Your first agent

Build your first Daydreams agent and discover the power of contexts.

What Makes Daydreams Different?

Most AI frameworks treat conversations as stateless - every interaction starts from scratch. But real conversations aren't like that. Daydreams changes everything with contexts.

The Magic of Contexts

Imagine you're building a customer support agent. With traditional frameworks:

traditional-stateless-approach.txt
User: "I need help with my order"
Agent: "What's your order number?"
User: "12345"
Agent: "What's your order number?" // 😕 Already forgot!

With Daydreams contexts:

daydreams-stateful-approach.txt
User: "I need help with my order"
Agent: "What's your order number?"
User: "12345"
Agent: "I see order #12345. It was shipped yesterday!" // 🎉 Remembers!
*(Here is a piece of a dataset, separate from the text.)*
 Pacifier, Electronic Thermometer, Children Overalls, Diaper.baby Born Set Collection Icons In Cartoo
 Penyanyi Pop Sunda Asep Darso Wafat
Contexts are isolated workspaces that:

  • 🧠 Remember - Each conversation has its own memory
  • 🔒 Isolate - Different users never see each other's data
  • 🎯 Focus - Specialized behaviors for different situations
  • 🔄 Persist - Memory survives between conversations

How Daydreams Works

An agent in Daydreams follows this cycle:

  1. Listen - Receives input (message, event, API call)
  2. Think - Uses an LLM to understand and decide
  3. Act - Performs actions or sends responses
  4. Remember - Saves important information in context

This happens continuously, with the context providing memory and state throughout.

Installation

Let's build your first stateful agent! Start by installing Daydreams:

pnpm add @daydreamsai/core @daydreamsai/cli @ai-sdk/openai zod

npm install @daydreamsai/core @daydreamsai/cli @ai-sdk/openai zod

bun add @daydreamsai/core @daydreamsai/cli @ai-sdk/openai zod

yarn add @daydreamsai/core @daydreamsai/cli @ai-sdk/openai zod

Important: Set your OPENAI_API_KEY environment variable before continuing.

Your First Context-Aware Agent

Let's build a personal assistant that remembers you - your name, preferences, and conversation history. This showcases the true power of contexts.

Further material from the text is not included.